Published: 01 May 2025, Last Modified: 18 Jun 2025ICML 2025 posterEveryoneRevisionsBibTeXCC BY 4.0
TL;DR: Large language model for long video language understanding
Abstract: Multimodal Large Language Models (MLLMs) have shown promising progress in understanding and analyzing video content. However, processing long videos remains a significant challenge constrained by LLM's context size. To address this limitation, we propose \textbf{LongVU}, a spatiotemporal adaptive compression mechanism that reduces the number of video tokens while preserving visual details of long videos. Our idea is based on leveraging cross-modal query and inter-frame dependencies to adaptively reduce temporal and spatial redundancy in videos. Specifically, we leverage DINOv2 features to remove redundant frames that exhibit high similarity. Then we utilize text-guided cross-modal query for selective frame feature reduction. Further, we perform spatial token reduction across frames based on their temporal dependencies. Our adaptive compression strategy effectively processes a large number of frames with little visual information loss within given context length. Our LongVU consistently surpass existing methods across a variety of video understanding benchmarks, especially on hour-long video understanding tasks such as VideoMME and MLVU. Given a light-weight LLM, our LongVU also scales effectively into a smaller size with state-of-the-art video understanding performance.

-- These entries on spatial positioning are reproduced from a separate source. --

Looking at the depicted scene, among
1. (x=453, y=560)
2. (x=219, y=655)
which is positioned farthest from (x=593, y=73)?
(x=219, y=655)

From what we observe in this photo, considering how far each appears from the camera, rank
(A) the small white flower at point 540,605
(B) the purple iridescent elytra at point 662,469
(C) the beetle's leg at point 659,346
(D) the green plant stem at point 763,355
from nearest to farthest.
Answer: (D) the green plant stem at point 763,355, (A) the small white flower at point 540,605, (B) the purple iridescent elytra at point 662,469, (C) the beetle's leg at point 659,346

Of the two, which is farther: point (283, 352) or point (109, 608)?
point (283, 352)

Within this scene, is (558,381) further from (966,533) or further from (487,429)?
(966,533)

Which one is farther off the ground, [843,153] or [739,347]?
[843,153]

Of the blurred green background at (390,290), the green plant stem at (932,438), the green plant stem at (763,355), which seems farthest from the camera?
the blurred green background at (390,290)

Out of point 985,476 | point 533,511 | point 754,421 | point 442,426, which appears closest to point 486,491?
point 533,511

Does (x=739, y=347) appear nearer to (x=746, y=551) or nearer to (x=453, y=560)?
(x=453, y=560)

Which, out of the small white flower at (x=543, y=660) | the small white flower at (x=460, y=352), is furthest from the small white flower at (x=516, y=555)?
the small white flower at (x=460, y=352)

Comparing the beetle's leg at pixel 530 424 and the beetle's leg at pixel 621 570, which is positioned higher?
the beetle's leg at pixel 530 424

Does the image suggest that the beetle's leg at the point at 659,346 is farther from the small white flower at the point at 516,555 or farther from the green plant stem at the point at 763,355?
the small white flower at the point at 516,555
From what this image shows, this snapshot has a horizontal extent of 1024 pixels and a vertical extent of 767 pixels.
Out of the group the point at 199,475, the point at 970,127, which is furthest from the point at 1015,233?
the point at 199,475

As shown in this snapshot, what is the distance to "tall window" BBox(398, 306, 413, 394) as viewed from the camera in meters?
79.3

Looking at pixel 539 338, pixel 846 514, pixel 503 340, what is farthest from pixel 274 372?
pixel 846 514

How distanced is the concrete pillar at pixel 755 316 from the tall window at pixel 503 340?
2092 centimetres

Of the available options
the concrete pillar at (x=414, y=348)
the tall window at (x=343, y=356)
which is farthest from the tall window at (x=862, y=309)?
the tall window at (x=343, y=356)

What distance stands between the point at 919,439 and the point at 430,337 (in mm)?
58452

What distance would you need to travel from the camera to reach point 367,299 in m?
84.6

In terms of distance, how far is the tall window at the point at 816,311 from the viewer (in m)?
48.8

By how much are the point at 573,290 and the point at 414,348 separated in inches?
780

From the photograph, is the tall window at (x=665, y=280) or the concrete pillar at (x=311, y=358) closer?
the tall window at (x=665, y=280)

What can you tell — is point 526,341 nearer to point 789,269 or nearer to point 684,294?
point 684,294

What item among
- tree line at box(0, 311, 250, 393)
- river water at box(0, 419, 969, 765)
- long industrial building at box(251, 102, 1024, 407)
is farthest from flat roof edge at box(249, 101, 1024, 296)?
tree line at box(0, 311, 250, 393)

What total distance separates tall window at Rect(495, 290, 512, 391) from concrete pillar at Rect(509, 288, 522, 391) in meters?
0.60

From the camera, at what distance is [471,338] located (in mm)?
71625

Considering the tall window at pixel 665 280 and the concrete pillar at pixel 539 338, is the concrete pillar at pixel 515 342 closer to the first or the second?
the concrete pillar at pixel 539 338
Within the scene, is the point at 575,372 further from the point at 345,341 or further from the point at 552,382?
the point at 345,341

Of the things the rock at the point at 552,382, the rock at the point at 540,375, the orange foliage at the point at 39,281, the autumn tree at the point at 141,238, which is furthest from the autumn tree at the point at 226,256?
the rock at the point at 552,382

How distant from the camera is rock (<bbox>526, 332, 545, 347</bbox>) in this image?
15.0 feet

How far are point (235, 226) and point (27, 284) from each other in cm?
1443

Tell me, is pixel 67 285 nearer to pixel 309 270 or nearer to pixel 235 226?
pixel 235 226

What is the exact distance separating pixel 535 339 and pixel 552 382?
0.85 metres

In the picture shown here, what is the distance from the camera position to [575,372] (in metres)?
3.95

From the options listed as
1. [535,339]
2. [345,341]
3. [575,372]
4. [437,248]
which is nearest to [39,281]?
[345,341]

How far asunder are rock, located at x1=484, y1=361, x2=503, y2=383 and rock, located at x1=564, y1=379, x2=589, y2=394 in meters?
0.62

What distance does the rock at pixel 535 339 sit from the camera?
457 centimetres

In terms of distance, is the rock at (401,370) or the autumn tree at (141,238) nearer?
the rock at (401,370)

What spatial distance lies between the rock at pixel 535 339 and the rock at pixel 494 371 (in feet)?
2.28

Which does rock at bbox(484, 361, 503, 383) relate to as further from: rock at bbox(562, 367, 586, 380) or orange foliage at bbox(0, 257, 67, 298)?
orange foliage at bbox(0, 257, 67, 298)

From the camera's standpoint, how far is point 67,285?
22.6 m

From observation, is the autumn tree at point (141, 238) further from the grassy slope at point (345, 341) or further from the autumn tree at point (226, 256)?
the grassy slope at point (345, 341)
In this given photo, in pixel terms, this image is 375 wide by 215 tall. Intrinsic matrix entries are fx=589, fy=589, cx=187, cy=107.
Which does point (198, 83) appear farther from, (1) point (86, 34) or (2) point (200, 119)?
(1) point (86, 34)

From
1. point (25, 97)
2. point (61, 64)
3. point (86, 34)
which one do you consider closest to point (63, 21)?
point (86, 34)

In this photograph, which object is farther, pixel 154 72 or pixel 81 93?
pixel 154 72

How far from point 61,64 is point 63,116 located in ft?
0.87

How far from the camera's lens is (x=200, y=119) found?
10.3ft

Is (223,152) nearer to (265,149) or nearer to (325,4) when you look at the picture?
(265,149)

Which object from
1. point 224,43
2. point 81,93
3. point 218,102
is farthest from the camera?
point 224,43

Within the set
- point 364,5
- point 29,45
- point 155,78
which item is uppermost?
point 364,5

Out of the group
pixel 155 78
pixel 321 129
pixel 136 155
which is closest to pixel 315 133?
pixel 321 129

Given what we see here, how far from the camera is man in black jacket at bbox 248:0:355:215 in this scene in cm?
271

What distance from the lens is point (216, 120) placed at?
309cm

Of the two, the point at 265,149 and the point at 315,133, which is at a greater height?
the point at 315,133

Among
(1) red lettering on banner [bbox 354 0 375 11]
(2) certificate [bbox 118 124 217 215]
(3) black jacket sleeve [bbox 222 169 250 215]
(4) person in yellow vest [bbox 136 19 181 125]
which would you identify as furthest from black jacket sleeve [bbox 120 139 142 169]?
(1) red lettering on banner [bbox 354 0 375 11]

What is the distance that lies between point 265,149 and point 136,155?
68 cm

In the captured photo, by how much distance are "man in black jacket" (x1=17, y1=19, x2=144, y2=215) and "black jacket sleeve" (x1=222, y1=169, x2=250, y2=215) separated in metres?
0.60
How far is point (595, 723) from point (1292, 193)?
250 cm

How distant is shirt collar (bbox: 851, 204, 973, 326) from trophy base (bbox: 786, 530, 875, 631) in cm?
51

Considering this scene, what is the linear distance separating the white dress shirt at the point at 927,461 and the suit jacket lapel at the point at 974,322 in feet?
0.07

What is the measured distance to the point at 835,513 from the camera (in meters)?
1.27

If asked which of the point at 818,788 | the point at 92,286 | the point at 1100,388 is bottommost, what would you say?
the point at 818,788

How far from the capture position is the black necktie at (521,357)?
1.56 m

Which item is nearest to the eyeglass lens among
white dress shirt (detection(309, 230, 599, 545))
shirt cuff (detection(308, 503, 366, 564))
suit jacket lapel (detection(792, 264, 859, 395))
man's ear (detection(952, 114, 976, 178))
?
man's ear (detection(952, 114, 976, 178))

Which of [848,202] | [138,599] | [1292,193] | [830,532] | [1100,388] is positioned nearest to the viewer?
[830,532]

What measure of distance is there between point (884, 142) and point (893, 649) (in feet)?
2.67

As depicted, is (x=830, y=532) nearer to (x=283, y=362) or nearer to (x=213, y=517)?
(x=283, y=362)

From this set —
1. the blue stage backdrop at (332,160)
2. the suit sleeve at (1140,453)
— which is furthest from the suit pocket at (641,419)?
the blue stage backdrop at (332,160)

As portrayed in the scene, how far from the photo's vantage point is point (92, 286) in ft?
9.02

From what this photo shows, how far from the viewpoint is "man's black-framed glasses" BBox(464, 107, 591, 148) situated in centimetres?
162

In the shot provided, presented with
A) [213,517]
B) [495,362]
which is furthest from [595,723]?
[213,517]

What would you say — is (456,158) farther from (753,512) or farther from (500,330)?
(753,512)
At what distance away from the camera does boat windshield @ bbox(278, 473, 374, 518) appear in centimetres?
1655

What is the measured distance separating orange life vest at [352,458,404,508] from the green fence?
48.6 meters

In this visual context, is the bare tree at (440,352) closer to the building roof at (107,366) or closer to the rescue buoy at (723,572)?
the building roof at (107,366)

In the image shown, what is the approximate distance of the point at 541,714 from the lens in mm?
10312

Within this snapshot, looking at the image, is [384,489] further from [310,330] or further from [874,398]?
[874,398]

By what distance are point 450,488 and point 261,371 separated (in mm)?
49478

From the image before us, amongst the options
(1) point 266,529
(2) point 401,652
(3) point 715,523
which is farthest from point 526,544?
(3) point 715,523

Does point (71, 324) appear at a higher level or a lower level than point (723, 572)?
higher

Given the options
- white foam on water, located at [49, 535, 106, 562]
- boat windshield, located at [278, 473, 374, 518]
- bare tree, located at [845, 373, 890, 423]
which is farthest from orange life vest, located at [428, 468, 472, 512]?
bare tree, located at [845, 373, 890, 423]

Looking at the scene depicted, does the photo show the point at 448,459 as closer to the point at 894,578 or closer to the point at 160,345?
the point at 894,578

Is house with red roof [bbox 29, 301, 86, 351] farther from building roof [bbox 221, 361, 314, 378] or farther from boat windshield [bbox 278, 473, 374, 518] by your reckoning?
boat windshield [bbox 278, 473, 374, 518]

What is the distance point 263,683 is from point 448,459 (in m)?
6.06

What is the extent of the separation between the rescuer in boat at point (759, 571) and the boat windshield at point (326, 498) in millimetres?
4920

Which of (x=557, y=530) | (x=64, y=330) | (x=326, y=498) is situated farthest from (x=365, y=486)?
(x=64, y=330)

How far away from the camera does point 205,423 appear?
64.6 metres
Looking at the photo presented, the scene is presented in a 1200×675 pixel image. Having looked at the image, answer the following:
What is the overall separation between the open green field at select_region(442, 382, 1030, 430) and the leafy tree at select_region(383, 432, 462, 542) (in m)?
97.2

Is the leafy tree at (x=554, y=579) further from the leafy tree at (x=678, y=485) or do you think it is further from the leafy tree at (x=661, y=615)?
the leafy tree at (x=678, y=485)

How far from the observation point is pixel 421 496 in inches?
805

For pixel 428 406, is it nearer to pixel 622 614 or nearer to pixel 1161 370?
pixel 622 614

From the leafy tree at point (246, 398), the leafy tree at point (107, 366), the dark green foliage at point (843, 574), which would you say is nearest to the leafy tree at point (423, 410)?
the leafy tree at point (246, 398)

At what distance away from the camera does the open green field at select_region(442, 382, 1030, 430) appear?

Lay Summary: AI models—especially the new generation of multimodal large language models (MLLMs) that can understand both images and text—often stumble when dealing with long videos. It's like their "working memory" isn't large enough to hold all the visual information from an hour-long video. We wondered: how can we help these models grasp long video content without overwhelming them? To tackle this, we introduced LongVU, a new approach that adaptively compresses videos in both time and space. It identifies and reduces repetitive or less crucial visual information. If you ask a question about the video, our method cleverly prioritizes the details most relevant to your query, simplifying the rest, making the model easier to focus and respond accurately. Our approach allows these AI models to process a significantly larger number of frames from long videos with very little loss of important visual detail. It paves the way for future research in video compression tailored for MLLM-based applications, enabling more effective long-video, media, and streaming video understanding.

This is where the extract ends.